2. FIRST UNITARIAN CHURCH
This building, immediately across from the walkway from Haas Pavilion, is now the univerisity Dramatic Arts Department dance facility. It is “an excellent early example of the Bay Area Shingle style...The First Unitarian Church design was revolutionary for its time in its single huge west gable, the use of shingles and metal sash windows, the exceptionally heavy rough beams resting on unpeeled redwood trunks, and the semi-circular apse with a bisected conical roof on the east side. Curved buttresses along the side walls structurally unnecessary in a wood-frame building make a playful allusion to traditional masonry churches.”
3. BERKELEY CITY CLUB
One block over from Haas Pavilion on Durant, “the Berkeley City Club is listed in the Berkeley Designated Landmark #2, 1975, California State Landmark #908, 1977 and the National Register of Historic Places, 1977. This beautiful building was designed and built in 1929 by architect Julia Morgan.” and “is one of [her] outstanding works...whose interpretation of Moorish and Gothic elements created a landmark of California design.”
4. HEARST GYMNASIUM
A five-minute walk up Bancroft from Haas Pavilion, this facility offers a taste of Hearst Castle and its beautifully designed swimming pool (still in use). “Hearst Memorial Gymnasium, 1927, originally the women’s gym, was designed by Bernard Maybeck and Julia Morgan.

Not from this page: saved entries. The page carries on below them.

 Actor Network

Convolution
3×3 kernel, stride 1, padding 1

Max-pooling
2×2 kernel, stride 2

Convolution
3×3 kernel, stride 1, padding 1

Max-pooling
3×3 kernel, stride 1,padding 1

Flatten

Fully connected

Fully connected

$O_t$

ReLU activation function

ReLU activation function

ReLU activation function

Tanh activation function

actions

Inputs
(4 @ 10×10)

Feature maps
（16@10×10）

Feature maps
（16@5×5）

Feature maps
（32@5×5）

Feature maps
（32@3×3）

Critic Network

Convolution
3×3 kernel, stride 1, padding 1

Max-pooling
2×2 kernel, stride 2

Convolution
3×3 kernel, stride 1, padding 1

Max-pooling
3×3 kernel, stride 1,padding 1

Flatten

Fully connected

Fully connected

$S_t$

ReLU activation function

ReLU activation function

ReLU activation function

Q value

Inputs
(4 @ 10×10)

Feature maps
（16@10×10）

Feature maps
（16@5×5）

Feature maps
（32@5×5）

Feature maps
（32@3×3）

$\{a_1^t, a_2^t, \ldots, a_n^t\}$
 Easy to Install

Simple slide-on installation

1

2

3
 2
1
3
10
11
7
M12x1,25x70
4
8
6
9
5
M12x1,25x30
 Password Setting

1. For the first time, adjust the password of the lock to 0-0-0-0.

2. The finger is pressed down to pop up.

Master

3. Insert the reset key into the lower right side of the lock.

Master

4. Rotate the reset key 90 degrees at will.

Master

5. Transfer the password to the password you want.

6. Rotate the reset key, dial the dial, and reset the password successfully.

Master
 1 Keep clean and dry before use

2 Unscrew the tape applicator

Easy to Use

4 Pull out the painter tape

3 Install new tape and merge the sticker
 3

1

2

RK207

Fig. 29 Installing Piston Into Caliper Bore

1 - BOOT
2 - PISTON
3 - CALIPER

It includes two gyms, three dance studios, and three outdoor swimming pools. The gym was built as a memorial to Phoebe Apperson Hearst” (the mother of William Randolph Hearst).
Learn more about the university and the city of Berkeley.
Berkeley is often identified with the Free Speech Movement, Civil Rights Movement, and the Anti-War Movement along with hippies, activists, and colorful street people and performers, and more. There is a reason for this association.
“For these ten years from roughly 1964 to 1974 Cal captured the imagination of the United States in a way that happens once a lifetime, if that. Though we, for convenience’s sake, group ‘the 60s’ together, it was really two separate ideas and spirits manifesting themselves, related only in time and place.”